*Instrucción*:
Actualiza las líneas que van desde la que contiene "How much distance exists" hasta el final del material, ambas incluidas: reemplaza "camera" por "observer" y deja todo lo demás igual.

*Datos de la tarea*:

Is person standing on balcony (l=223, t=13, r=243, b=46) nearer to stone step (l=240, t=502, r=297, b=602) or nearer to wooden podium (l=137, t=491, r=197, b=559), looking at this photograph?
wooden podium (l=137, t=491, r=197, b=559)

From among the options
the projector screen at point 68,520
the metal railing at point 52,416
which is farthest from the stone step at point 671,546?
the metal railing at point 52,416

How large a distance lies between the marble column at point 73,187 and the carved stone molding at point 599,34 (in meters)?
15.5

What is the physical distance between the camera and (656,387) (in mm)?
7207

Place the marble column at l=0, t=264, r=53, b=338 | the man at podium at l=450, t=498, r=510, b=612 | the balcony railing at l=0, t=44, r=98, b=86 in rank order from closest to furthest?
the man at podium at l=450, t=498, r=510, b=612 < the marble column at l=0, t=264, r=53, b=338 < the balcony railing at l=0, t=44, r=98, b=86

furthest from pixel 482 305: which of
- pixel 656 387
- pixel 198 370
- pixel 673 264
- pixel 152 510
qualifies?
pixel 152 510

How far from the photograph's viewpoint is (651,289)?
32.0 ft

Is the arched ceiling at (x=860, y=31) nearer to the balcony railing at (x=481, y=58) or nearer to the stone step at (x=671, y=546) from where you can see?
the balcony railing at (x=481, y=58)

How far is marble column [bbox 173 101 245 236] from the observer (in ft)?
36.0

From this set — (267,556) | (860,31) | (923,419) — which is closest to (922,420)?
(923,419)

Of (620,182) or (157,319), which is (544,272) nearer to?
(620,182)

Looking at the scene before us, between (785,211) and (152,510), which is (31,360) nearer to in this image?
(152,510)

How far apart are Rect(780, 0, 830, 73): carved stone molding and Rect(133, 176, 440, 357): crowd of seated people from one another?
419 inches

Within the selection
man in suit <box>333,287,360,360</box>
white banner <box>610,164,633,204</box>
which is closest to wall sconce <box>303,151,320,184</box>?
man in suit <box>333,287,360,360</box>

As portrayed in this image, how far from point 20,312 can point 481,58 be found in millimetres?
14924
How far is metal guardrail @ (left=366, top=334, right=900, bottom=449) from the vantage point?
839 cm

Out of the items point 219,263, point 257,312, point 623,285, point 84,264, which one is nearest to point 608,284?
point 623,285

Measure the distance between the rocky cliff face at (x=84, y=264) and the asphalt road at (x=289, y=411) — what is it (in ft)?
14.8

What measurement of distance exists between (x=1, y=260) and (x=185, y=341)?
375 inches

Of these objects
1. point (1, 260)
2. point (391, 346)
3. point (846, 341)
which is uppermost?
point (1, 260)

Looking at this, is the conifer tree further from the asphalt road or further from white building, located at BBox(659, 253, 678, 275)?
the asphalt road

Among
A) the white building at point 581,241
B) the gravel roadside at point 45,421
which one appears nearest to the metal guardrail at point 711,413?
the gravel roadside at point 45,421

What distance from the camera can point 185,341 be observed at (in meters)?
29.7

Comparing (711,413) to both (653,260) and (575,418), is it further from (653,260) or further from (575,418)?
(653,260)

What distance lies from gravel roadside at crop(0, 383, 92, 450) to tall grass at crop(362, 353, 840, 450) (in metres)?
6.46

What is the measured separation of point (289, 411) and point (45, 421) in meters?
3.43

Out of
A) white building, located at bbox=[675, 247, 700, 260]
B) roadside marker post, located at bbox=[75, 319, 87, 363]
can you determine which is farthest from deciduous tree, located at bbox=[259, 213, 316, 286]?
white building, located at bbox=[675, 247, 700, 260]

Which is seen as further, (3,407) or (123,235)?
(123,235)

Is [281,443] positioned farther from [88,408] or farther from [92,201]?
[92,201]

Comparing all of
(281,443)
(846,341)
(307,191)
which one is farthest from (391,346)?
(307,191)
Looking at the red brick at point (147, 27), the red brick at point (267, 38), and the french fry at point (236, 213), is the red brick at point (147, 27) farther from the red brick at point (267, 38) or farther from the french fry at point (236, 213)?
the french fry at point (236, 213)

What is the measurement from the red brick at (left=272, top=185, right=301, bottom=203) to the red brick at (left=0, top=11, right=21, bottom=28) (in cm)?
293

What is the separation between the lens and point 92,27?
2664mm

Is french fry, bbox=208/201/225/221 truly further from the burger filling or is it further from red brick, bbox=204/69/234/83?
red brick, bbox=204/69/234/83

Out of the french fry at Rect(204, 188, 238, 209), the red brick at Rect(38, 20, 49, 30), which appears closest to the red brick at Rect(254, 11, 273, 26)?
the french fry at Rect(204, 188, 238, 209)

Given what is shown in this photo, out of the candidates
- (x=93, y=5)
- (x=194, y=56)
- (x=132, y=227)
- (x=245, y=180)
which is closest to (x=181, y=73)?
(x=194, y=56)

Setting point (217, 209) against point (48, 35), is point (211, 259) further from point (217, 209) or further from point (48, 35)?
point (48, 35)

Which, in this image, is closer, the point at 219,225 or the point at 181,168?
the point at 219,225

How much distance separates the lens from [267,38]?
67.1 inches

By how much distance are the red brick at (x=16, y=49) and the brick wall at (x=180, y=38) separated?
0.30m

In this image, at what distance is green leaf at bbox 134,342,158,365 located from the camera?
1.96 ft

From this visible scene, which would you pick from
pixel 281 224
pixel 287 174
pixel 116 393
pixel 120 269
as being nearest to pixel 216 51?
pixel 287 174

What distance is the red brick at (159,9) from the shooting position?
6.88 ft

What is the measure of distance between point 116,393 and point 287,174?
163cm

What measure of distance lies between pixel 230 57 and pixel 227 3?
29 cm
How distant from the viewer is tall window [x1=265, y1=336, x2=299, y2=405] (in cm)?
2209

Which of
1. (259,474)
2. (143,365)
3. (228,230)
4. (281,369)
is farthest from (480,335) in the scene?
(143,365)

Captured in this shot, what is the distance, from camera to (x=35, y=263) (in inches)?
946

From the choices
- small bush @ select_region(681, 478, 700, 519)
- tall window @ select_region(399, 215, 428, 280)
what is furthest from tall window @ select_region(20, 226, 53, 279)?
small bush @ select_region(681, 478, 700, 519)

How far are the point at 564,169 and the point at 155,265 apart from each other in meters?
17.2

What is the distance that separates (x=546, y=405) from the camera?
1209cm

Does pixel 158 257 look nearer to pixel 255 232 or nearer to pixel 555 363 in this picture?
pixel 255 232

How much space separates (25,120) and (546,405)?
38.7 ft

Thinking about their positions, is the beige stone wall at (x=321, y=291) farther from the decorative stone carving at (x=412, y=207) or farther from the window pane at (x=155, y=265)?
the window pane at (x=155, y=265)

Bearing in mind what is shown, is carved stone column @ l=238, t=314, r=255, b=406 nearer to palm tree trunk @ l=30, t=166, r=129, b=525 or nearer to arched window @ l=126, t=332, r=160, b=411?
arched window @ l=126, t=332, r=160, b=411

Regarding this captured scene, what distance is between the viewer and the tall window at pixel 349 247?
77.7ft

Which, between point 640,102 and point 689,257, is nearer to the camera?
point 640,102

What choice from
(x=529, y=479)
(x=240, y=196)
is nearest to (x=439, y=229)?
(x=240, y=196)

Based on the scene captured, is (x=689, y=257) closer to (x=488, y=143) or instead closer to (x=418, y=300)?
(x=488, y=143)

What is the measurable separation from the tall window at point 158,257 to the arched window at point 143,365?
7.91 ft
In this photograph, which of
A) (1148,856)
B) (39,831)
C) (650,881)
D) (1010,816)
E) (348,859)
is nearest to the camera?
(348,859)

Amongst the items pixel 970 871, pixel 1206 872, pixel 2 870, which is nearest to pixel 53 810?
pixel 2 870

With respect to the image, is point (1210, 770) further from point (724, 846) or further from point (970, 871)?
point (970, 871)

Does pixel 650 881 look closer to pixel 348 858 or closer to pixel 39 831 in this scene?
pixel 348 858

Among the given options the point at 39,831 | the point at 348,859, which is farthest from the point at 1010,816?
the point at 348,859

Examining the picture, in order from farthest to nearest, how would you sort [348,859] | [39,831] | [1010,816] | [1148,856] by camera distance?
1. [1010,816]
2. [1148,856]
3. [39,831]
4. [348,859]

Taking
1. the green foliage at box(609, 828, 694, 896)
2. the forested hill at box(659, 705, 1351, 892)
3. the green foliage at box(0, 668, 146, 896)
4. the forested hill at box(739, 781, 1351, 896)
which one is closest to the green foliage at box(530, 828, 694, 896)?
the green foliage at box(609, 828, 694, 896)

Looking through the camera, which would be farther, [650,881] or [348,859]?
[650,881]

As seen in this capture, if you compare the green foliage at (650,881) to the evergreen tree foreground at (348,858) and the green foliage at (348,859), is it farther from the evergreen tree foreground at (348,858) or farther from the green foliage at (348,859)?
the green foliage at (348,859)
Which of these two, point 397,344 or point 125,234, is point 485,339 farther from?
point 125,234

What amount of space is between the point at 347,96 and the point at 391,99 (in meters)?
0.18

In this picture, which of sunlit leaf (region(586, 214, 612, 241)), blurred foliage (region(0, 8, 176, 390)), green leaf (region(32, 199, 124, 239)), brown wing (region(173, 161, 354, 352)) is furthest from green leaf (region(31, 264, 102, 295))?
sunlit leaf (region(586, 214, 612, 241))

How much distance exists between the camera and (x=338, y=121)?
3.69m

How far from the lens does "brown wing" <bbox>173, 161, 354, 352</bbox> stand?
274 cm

*Resultado*:
How much distance exists between the observer and (x=338, y=121)?
3.69m

How far from the lens does "brown wing" <bbox>173, 161, 354, 352</bbox> stand?
274 cm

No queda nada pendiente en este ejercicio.